The Seeding is a 2023 American horror thriller film, starring Scott Haze, Kate Lyn Sheil, Alex Montaldo, and directed by Barnaby Clay.

The film premiered at the Tribeca Festival on June 11, 2023, before being released in the United States on January 26, 2024. The film received mixed reviews from critics.

== Premise ==
A man finds himself trapped in a desert canyon with a woman living off-grid who is captive to a pack of sadistic boys.

== Cast ==

- Scott Haze as Wyndham Stone
- Kate Lyn Sheil as Alina
- Alex Montaldo as Corvus
- Charlie Avink as Orion
- Thatcher Jacobs as Lepus
- Chelsea Jurkiewicz as Caitlyn
- Harrison Middleton as Crux
- Michael Monsour as Arvo
- Soko as Hiker
- Aarman Touré as Vela

== Release ==
The Seeding premiered at the Tribeca Festival on June 11, 2023. On September 20, 2023, Magnet Releasing picked up distribution rights for the film. The film was released theatrically in limited format, and on PVOD on January 26, 2024.

== Reception ==
=== Box office ===
On its first week, the film opened in 18 theaters, and made its weekly gross of $4,600, ranking in 61. On its second week, it fell from 91.9%, and made $374, ranking in 66. Its total gross was $4,974.

=== Critical response ===
The film received mixed reviews. Metacritic, which uses a weighted average, assigned the film a score of 47 out of 100, based on 7 critics, indicating "mixed or average" reviews.

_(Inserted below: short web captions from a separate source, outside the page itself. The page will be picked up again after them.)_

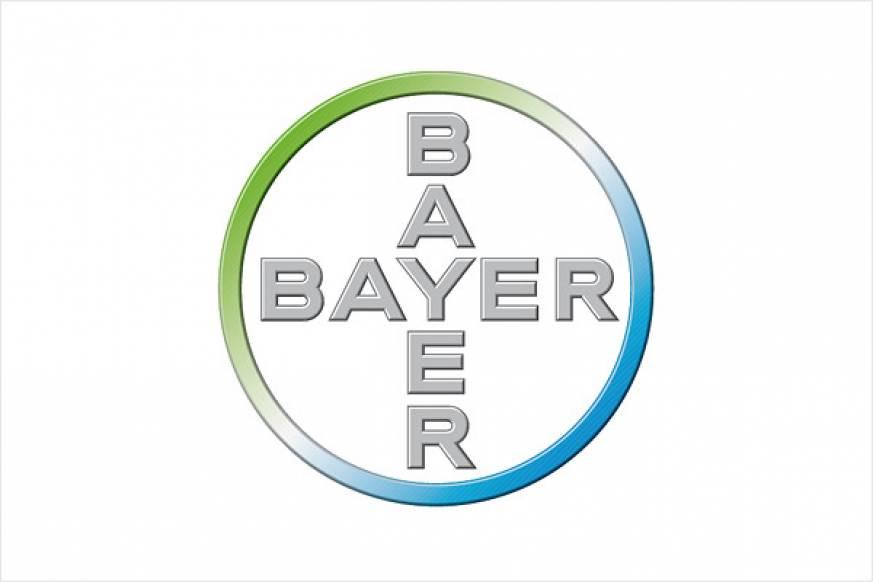 BAYER está utilizando tecnología de innovación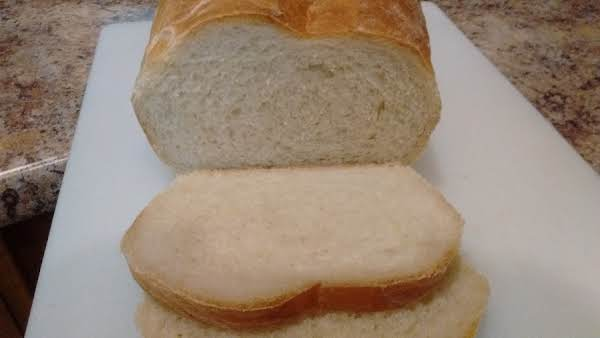 Basic White Bread By Maggie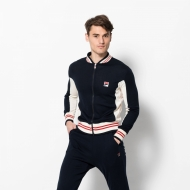 Fila Milan Fashion Week Stadium JKT Sweater navyblau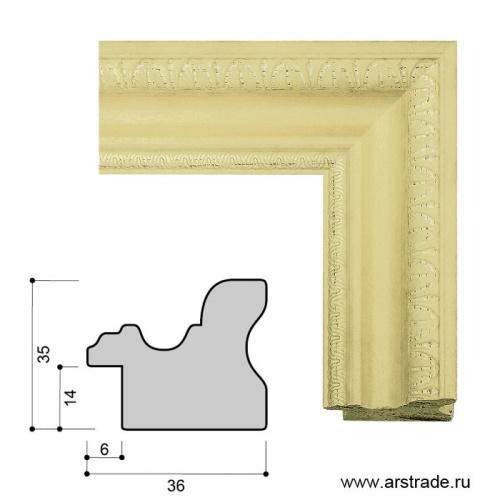 Багет пластиковый 36х35 IN3716-A-814 /уп 87м/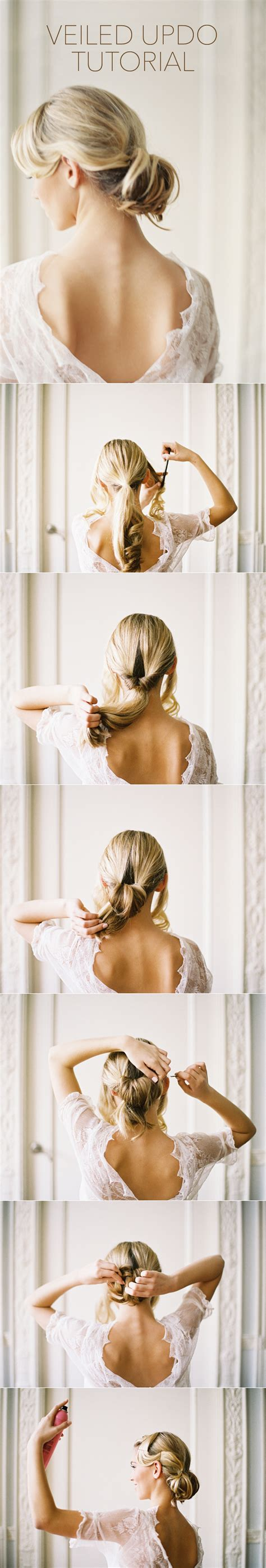 hair tutorials for special occassions fashionsy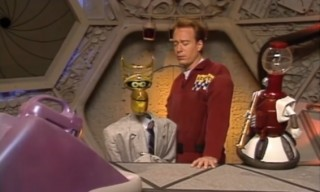 Joel and the Bots in an episode of 'Mystery Science Theater 3000'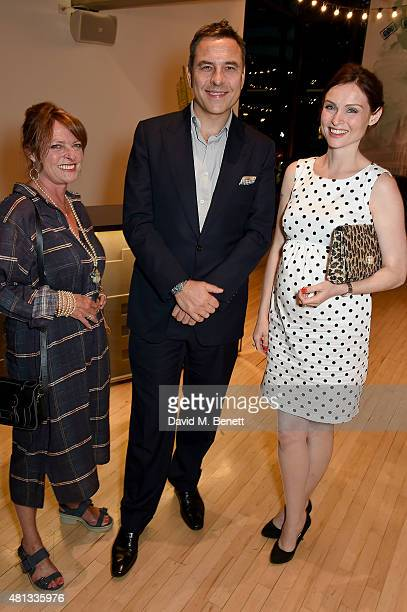 Janet Ellis David Walliams and Sophie EllisBextor attend the press night performance of 'The Car Man' at Sadler's Wells Theatre on July 19 2015 in...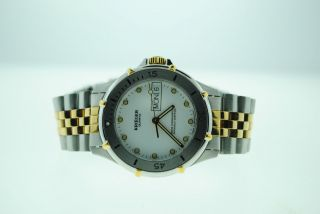 Krieger Day Date Two Tone Stainless Steel Watch M882 1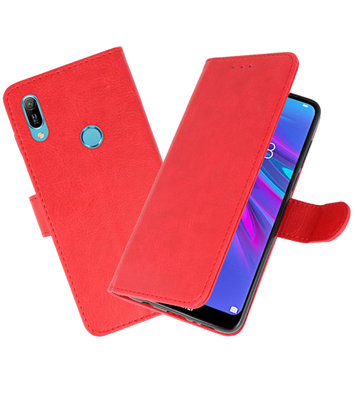 Bookstyle Wallet Cases Hoesje voor Huawei Y6 2019 Rood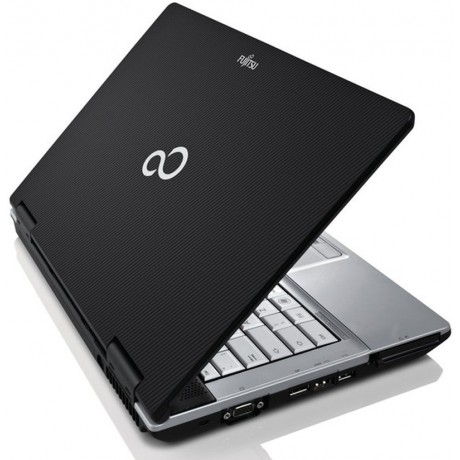 Fujitsu Lifebook S751 с процесор Intel i5 - 2520M, 4GB DDR3, 320GB HDD, 14''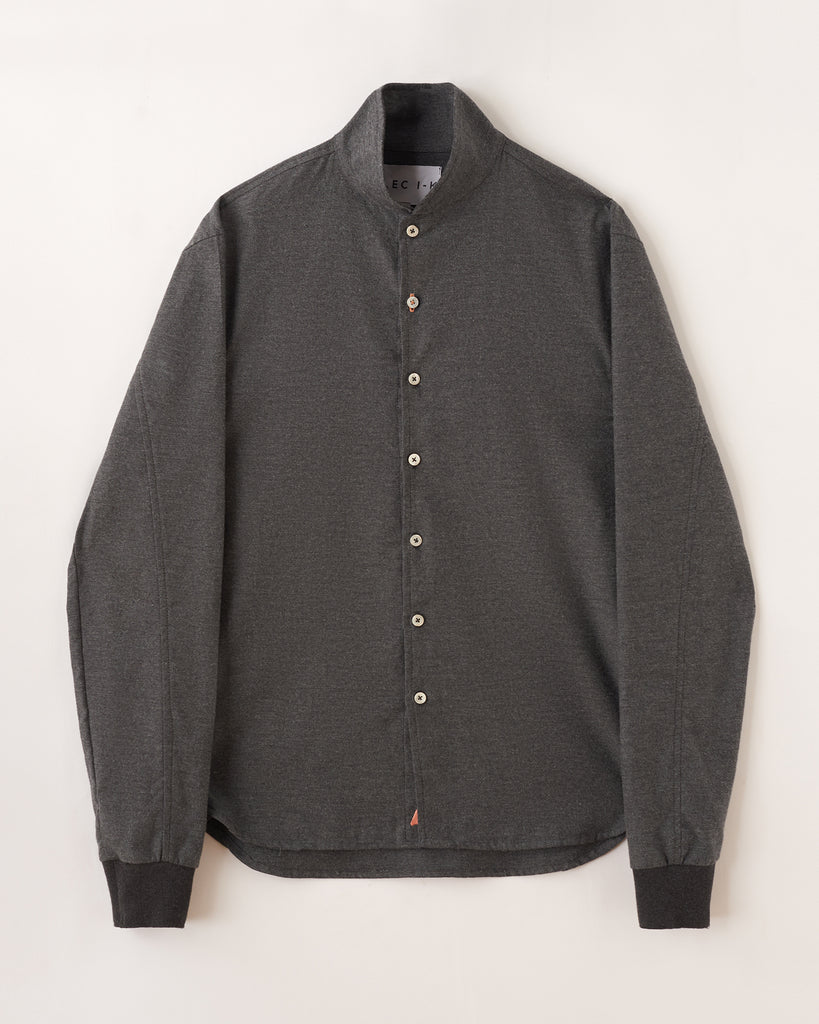 Luxury Cashmere Blend Shawl Collar Casual Shirt in Charcoal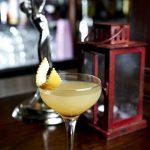 CorpseReviver_4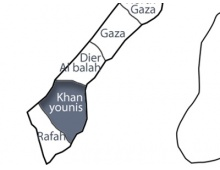 Khan Yunis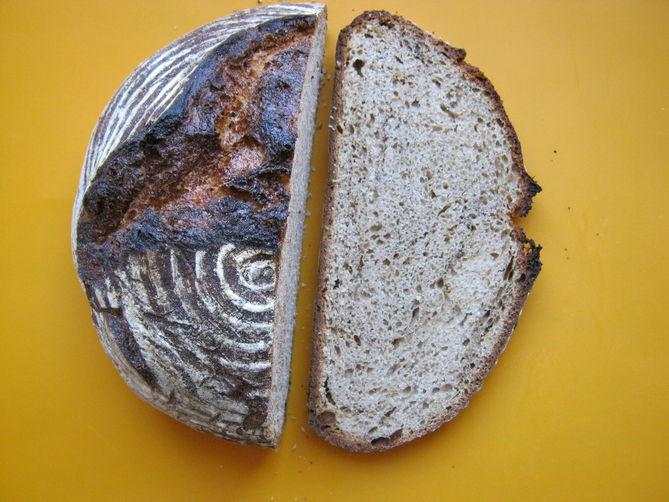 Bengali Spice Tea Infused Artisian Bread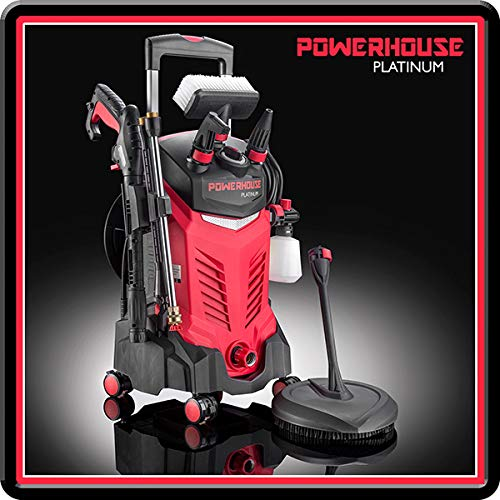 Powerhouse International - New Platinum Electric Pressure Washer with M22 14mm Hose Adaptor and Patio Cleaner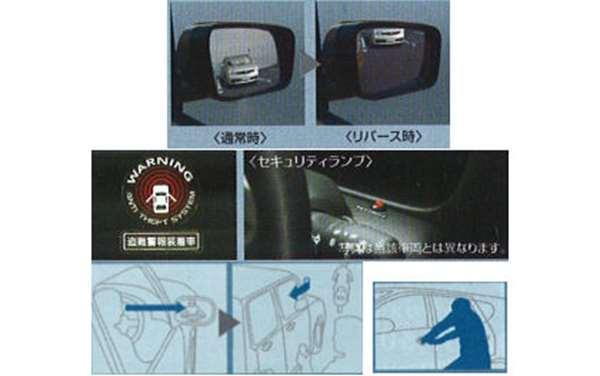 『ラフェスタ』 純正 B30 NB30 パーキングサポートシステム(ベーシックカーアラームタイプ) パーツ 日産純正部品 LAFESTA オプション アクセサリー 用品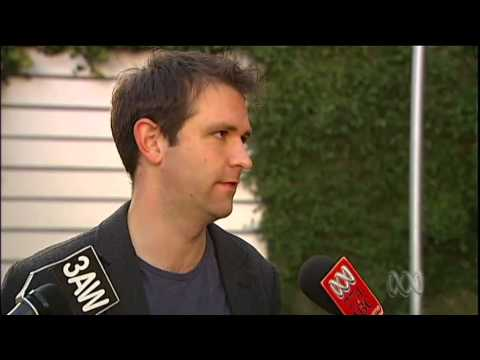 Husband holds hope missing wife Jill Meagher will be found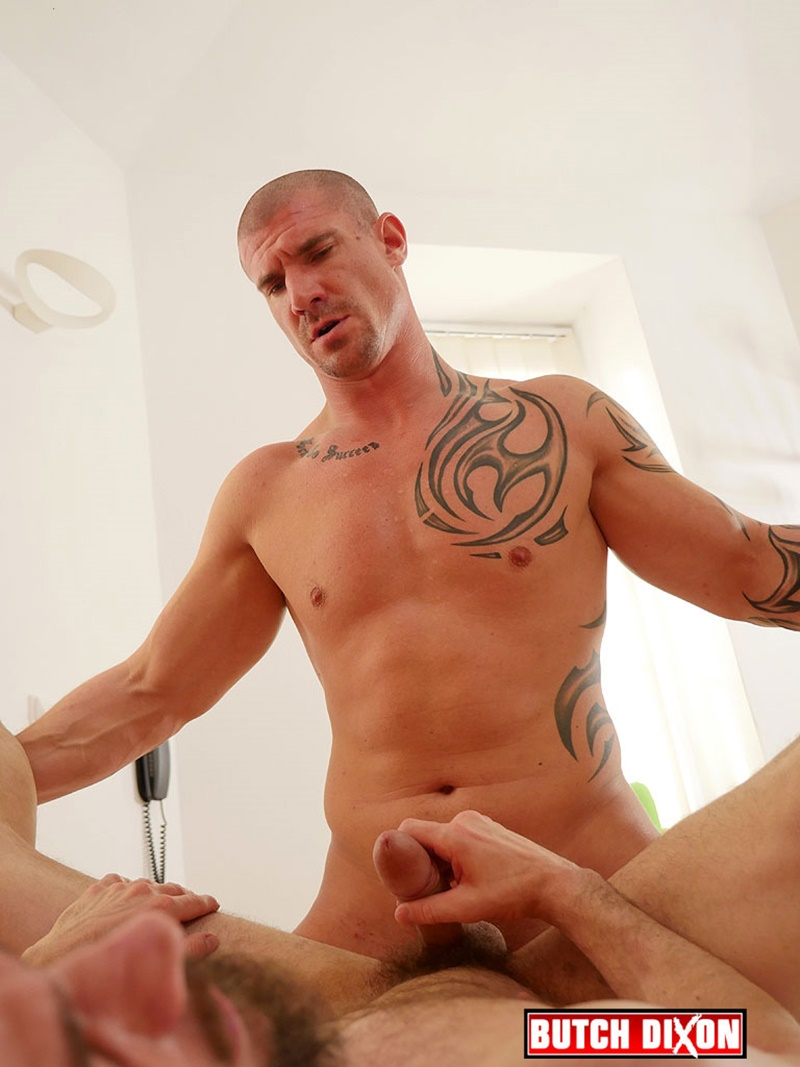 Jonas recommend best of gay delivery man porn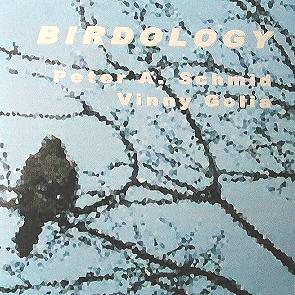 Peter A. Schmid & Vinny Golia: Birdology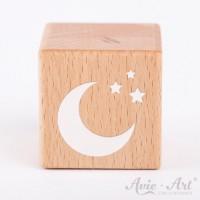 Holzwürfel mit einer Mondsichel und Sternen weiße Farbe handbemalt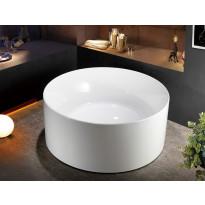 Kylpyamme Bathlife Rofull, pyöreä, 1400x1400mm
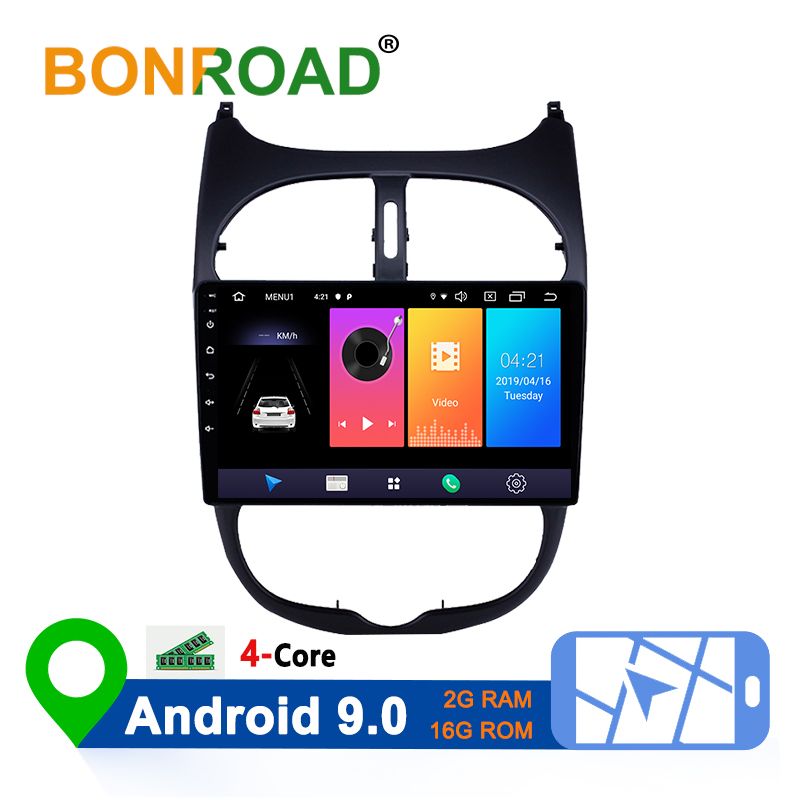 Bonroad Car GPS Navigation Radio Multimedia Video Player For <font><b>Peugeot</b></font> <font><b>206</b></font> 2000 2002 2004 2006 2008 2016 Wifi RDS WSC HD <font><b>Screen</b></font> image
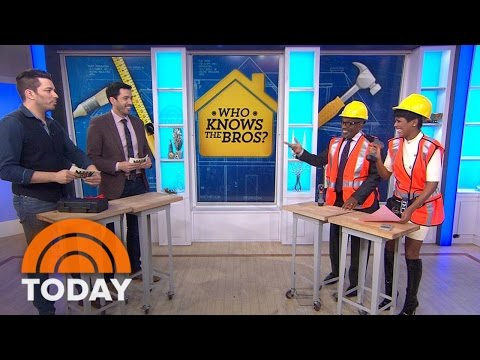 'Property Brothers' Reveal How Their Mom Tells Them Apart | TODAY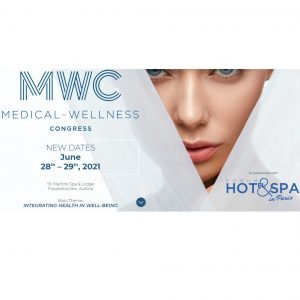 Medical SPA Congress
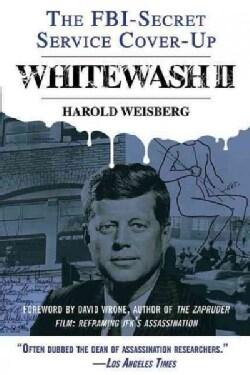 Whitewash 2: The FBI-Secret Service Cover-UP (Paperback)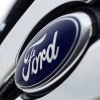 Ford and Mahindra Sign MoUs for Engine, Telematics Developments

Phil Hoad of The Guardian gave The Seeding three out of five stars and found it to be a visually striking horror film with a compelling performance by Scott Haze, but notes that the plot feels stretched and the characters underdeveloped as Wyndham's descent into his predicament unfolds too easily. Simon Abrams of RogerEbert.com gave the film two out of four stars and described it as a "bleak horror movie" with strong location photography and unsettling moments, but ultimately finds it repetitive and emotionally flat, struggling to engage viewers beyond superficial shocks.

Oscar Goff of Boston Hassle considered the film to be an overwhelming sensory experience that effectively captivates through its eerie atmosphere and visuals, even if its plot and character dynamics are somewhat unclear and underdeveloped, ultimately deeming it a memorable entry in the folk horror genre. Jordan Bond of Film Threat gave the film 8.5/10 and offered a positive review, praising the film for its realistic and creepily immersive storytelling that builds a pervasive sense of dread without relying on jump scares, making it a disturbing yet thought-provoking addition to the horror genre.